- [Stated problem]
Answer these questions about the forum thread below.
1. From a statistical perspective, what does good camouflage need to match?
2. In what animals did one poster work with camouflage?
3. What is the first item in the list of things the camouflage problem involves?

Seven Lines of Julia (examples sought)

Please don’t do it. It has its good and bad sides, but it is fine small snippet, and there are people who like it.


Please please please don’t do it! It doesn’t annoy me, I’m not trying to fight or anything like that. I just wanted to point out the efficiency aspect of it. It can be instructional to understand compile-time/run-time, creation of nested objects with complicated types, etc…

I hope you didn’t take any offence from my posts, and if so I apologize. I wish you a nice weekend :slight_smile:


PS: Anyone interested in camouflage and digital camouflage? I find this interesting from a statistical perspective (you want to match the spectrum of the background) and the mathematical, almost fractal properties of good camouflage.


I used to work with camouflage in cephalopods. It’s a relatively complex field with a lot of interesting opinions… I haven’t published anything recently in the field, and I’m sure a lot of new stuff came along since, but you’d need to catch up on things to make sure you’re not redoing stuff that’s already been published. If you like I can put you in touch with some of the experts in the field.

It’s a cool problem that involves:

  1. detection versus recognition (being “invisible” versus being unrecognizable)

- [Data lines]

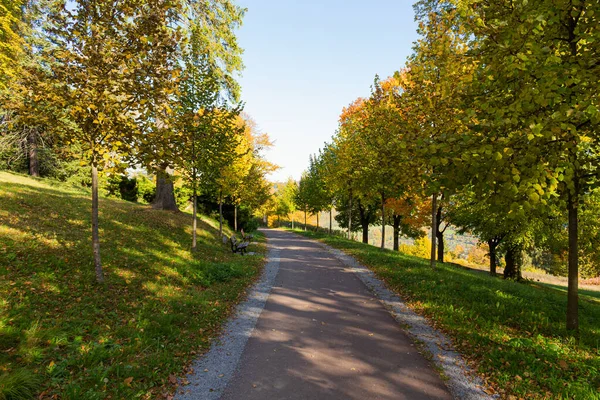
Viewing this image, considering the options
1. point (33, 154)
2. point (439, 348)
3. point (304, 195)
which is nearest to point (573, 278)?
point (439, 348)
...
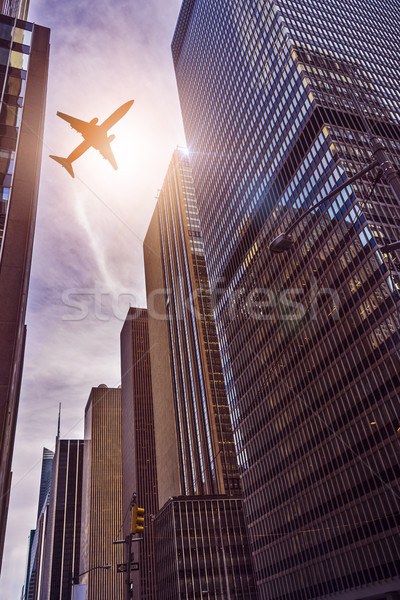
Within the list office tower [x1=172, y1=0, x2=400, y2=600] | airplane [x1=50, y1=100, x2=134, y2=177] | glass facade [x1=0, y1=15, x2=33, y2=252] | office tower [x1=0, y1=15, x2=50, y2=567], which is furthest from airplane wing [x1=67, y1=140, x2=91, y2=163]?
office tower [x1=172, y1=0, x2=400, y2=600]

- [Output for this task]
1. The spectrum of the background.
2. Cephalopods.
3. Detection versus recognition (being "invisible" versus being unrecognizable).